## [Problem statement]
Restate each record word for word, from the first to the last.

Collected data entries:

-*-

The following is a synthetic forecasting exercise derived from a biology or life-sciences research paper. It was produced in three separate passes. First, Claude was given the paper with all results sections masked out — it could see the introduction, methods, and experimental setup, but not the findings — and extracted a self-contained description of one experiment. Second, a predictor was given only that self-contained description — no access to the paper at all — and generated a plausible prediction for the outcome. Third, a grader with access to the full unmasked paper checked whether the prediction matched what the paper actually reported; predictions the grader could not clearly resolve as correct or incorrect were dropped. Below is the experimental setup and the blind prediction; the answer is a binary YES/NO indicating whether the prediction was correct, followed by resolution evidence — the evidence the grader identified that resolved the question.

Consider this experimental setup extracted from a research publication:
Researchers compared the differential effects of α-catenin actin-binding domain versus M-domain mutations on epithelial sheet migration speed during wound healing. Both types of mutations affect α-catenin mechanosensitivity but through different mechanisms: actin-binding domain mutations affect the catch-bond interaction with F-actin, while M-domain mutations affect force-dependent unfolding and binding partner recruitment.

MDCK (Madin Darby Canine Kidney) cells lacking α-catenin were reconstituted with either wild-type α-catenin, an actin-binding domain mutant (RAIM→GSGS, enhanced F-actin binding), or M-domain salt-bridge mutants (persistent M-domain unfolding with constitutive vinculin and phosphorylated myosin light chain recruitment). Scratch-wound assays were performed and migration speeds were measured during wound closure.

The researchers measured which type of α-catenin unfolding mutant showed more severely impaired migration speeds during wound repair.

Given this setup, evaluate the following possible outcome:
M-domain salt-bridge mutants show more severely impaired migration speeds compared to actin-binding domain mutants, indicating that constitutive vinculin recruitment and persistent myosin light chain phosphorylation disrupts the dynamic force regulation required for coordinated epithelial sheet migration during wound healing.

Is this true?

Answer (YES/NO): YES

-*-

## [Task solution]
The following is a synthetic forecasting exercise derived from a biology or life-sciences research paper. It was produced in three separate passes. First, Claude was given the paper with all results sections masked out — it could see the introduction, methods, and experimental setup, but not the findings — and extracted a self-contained description of one experiment. Second, a predictor was given only that self-contained description — no access to the paper at all — and generated a plausible prediction for the outcome. Third, a grader with access to the full unmasked paper checked whether the prediction matched what the paper actually reported; predictions the grader could not clearly resolve as correct or incorrect were dropped. Below is the experimental setup and the blind prediction; the answer is a binary YES/NO indicating whether the prediction was correct, followed by resolution evidence — the evidence the grader identified that resolved the question.

Consider this experimental setup extracted from a research publication:
Researchers compared the differential effects of α-catenin actin-binding domain versus M-domain mutations on epithelial sheet migration speed during wound healing. Both types of mutations affect α-catenin mechanosensitivity but through different mechanisms: actin-binding domain mutations affect the catch-bond interaction with F-actin, while M-domain mutations affect force-dependent unfolding and binding partner recruitment.

MDCK (Madin Darby Canine Kidney) cells lacking α-catenin were reconstituted with either wild-type α-catenin, an actin-binding domain mutant (RAIM→GSGS, enhanced F-actin binding), or M-domain salt-bridge mutants (persistent M-domain unfolding with constitutive vinculin and phosphorylated myosin light chain recruitment). Scratch-wound assays were performed and migration speeds were measured during wound closure.

The researchers measured which type of α-catenin unfolding mutant showed more severely impaired migration speeds during wound repair.

Given this setup, evaluate the following possible outcome:
M-domain salt-bridge mutants show more severely impaired migration speeds compared to actin-binding domain mutants, indicating that constitutive vinculin recruitment and persistent myosin light chain phosphorylation disrupts the dynamic force regulation required for coordinated epithelial sheet migration during wound healing.

Is this true?

Answer (YES/NO): YES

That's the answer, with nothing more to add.